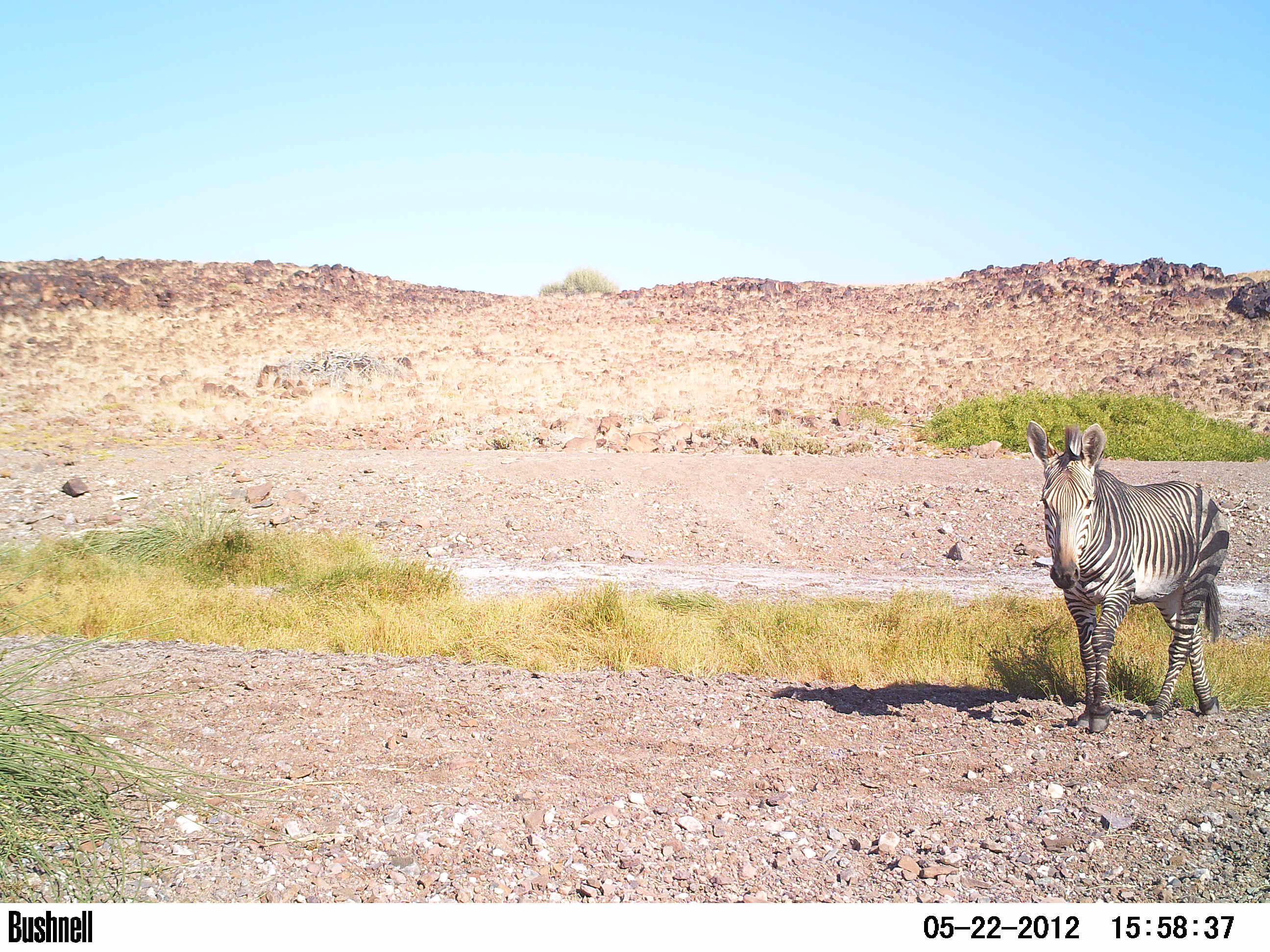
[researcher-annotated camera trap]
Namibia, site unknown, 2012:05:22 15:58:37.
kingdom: Animalia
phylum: Chordata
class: Mammalia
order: Perissodactyla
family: Equidae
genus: Equus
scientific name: Equus zebra hartmannae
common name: hartmann's mountain zebra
Equus zebra hartmannae (hartmann's mountain zebra).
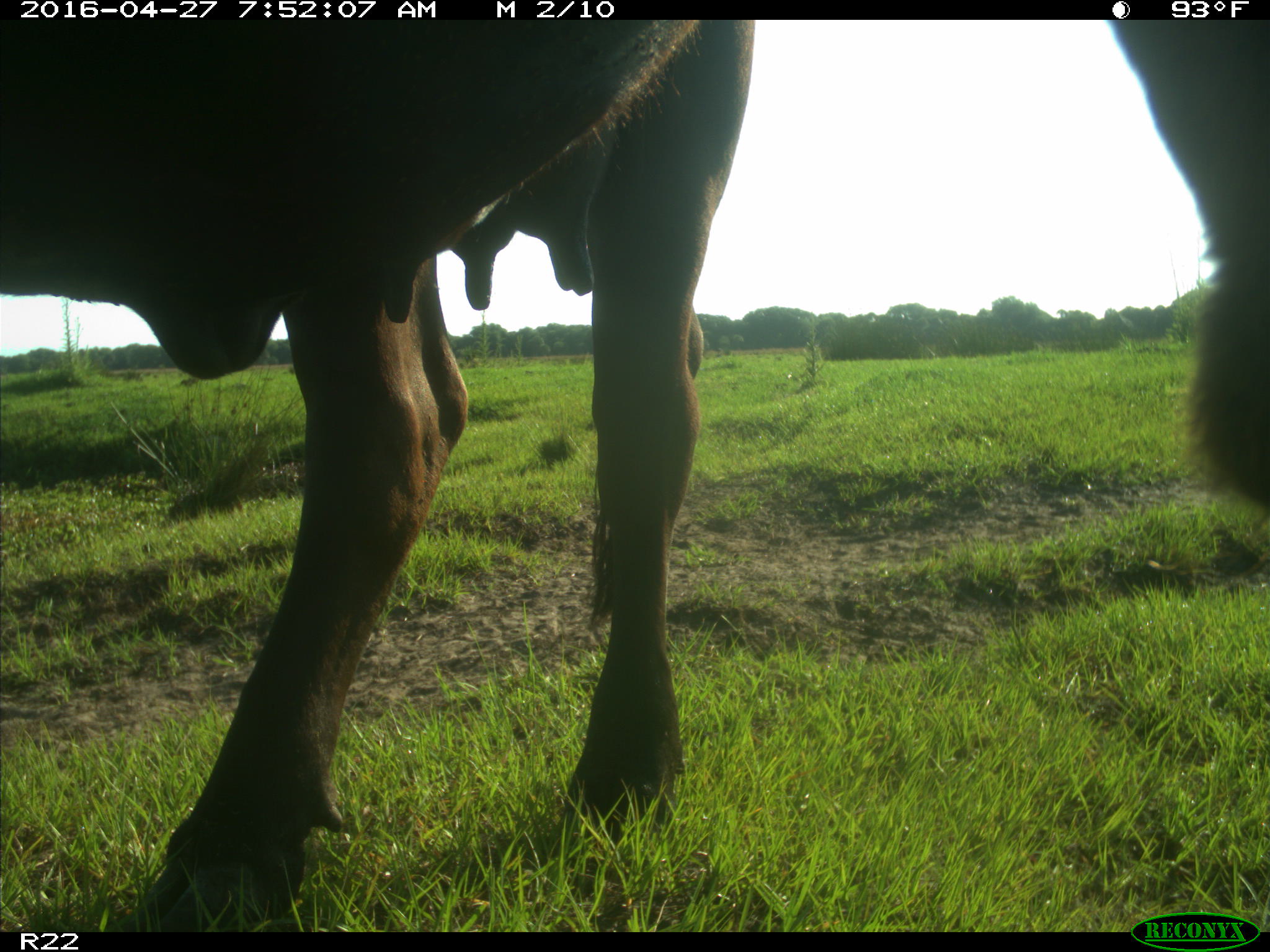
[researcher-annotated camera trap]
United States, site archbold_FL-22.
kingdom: Animalia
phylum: Chordata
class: Mammalia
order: Artiodactyla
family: Bovidae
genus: Bos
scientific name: Bos taurus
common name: domestic cow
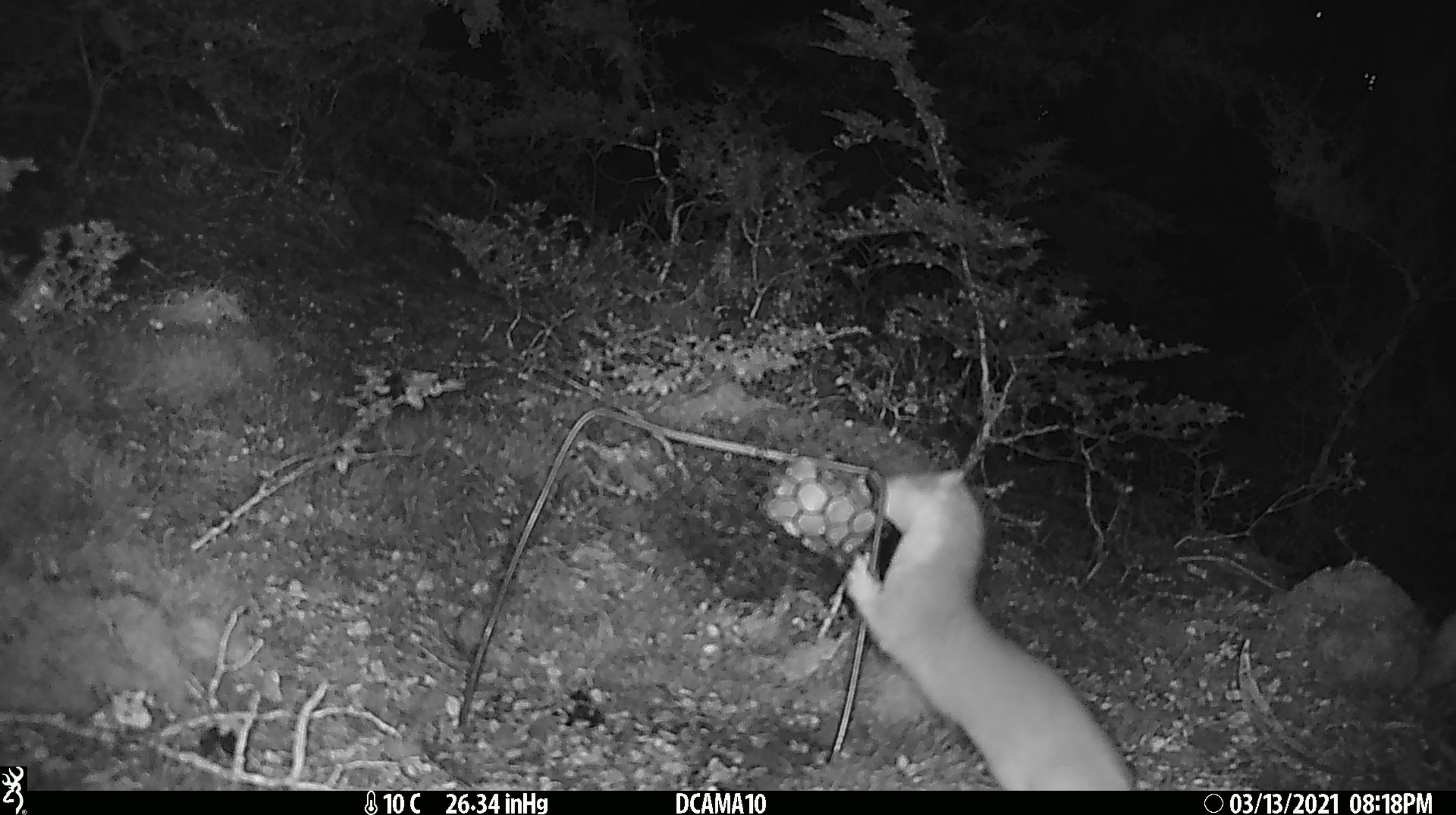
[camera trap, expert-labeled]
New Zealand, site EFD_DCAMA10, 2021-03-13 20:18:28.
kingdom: Animalia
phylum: Chordata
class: Mammalia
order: Carnivora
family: Mustelidae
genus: Mustela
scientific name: Mustela erminea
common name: stoat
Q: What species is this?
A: Stoat (Mustela erminea).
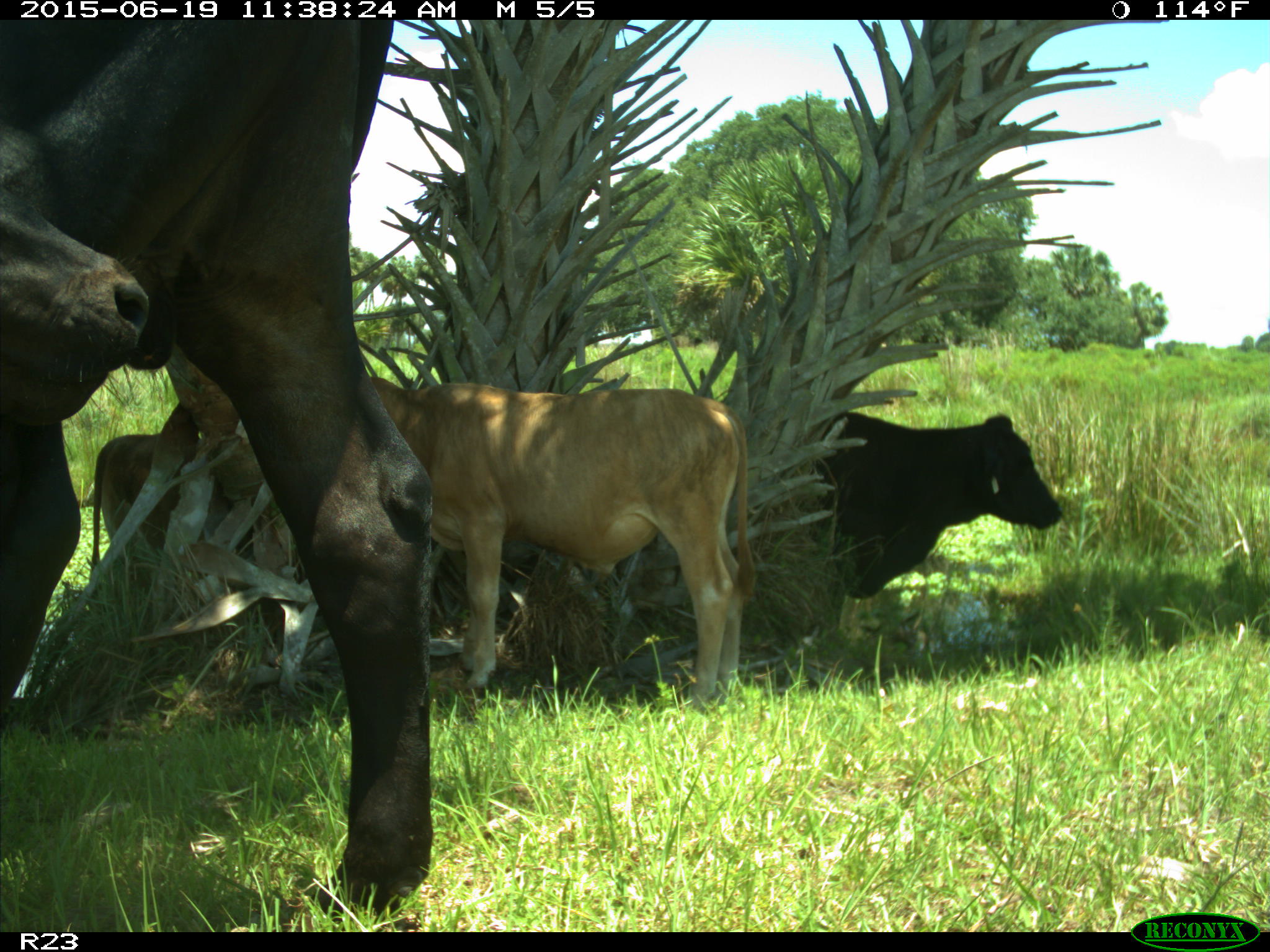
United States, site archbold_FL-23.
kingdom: Animalia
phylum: Chordata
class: Mammalia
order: Artiodactyla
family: Bovidae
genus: Bos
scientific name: Bos taurus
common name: domestic cow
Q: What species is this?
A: Bos taurus (domestic cow).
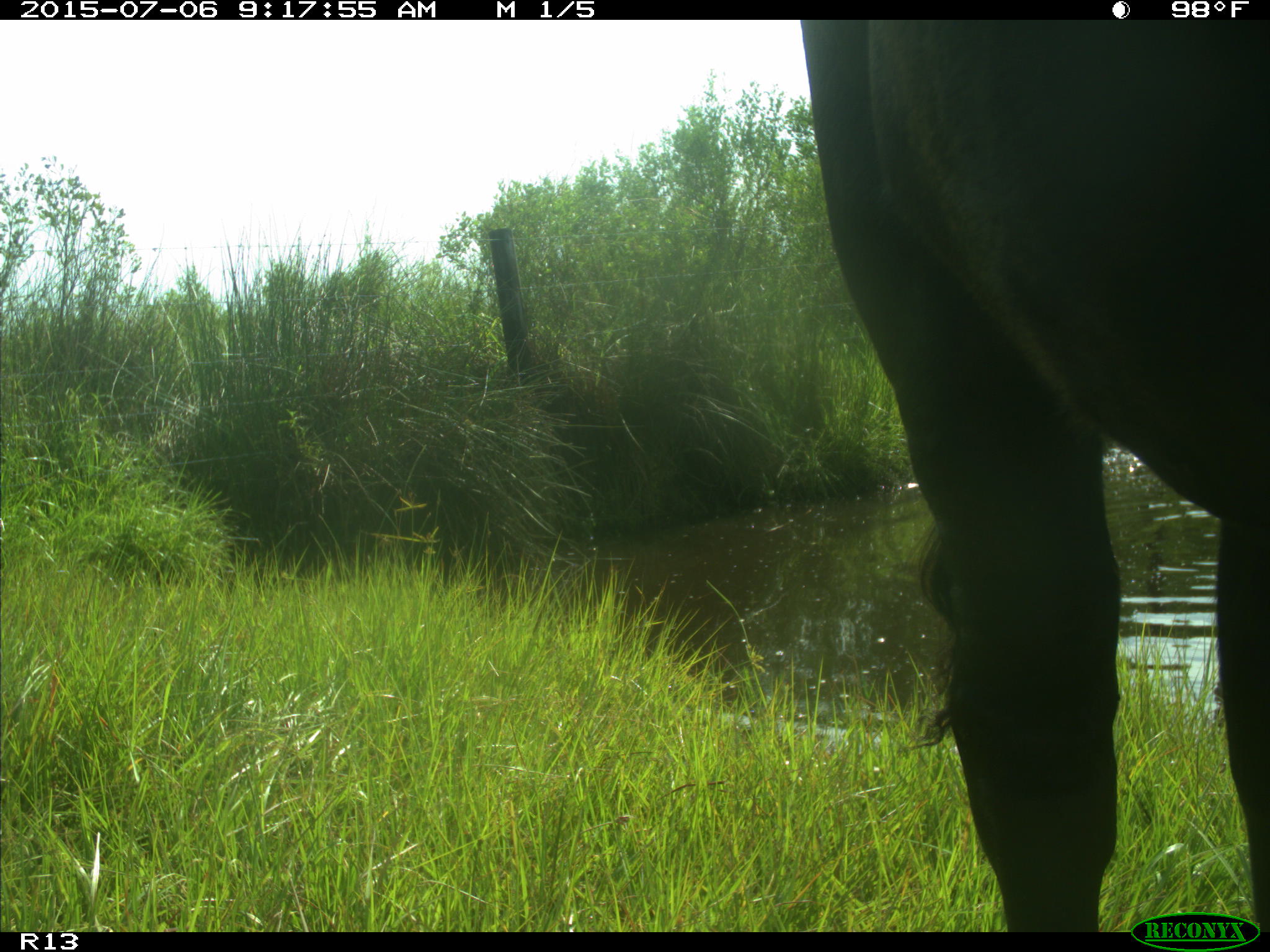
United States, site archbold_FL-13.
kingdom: Animalia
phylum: Chordata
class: Mammalia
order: Artiodactyla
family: Bovidae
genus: Bos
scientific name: Bos taurus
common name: domestic cow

Work task:
Return every entry above exactly as written, with no pictures included.

Task result:
[researcher-annotated camera trap]
Namibia, site unknown, 2012:05:22 15:58:37.
kingdom: Animalia
phylum: Chordata
class: Mammalia
order: Perissodactyla
family: Equidae
genus: Equus
scientific name: Equus zebra hartmannae
common name: hartmann's mountain zebra
Equus zebra hartmannae (hartmann's mountain zebra).
[researcher-annotated camera trap]
United States, site archbold_FL-22.
kingdom: Animalia
phylum: Chordata
class: Mammalia
order: Artiodactyla
family: Bovidae
genus: Bos
scientific name: Bos taurus
common name: domestic cow
[camera trap, expert-labeled]
New Zealand, site EFD_DCAMA10, 2021-03-13 20:18:28.
kingdom: Animalia
phylum: Chordata
class: Mammalia
order: Carnivora
family: Mustelidae
genus: Mustela
scientific name: Mustela erminea
common name: stoat
Q: What species is this?
A: Stoat (Mustela erminea).
United States, site archbold_FL-23.
kingdom: Animalia
phylum: Chordata
class: Mammalia
order: Artiodactyla
family: Bovidae
genus: Bos
scientific name: Bos taurus
common name: domestic cow
Q: What species is this?
A: Bos taurus (domestic cow).
United States, site archbold_FL-13.
kingdom: Animalia
phylum: Chordata
class: Mammalia
order: Artiodactyla
family: Bovidae
genus: Bos
scientific name: Bos taurus
common name: domestic cow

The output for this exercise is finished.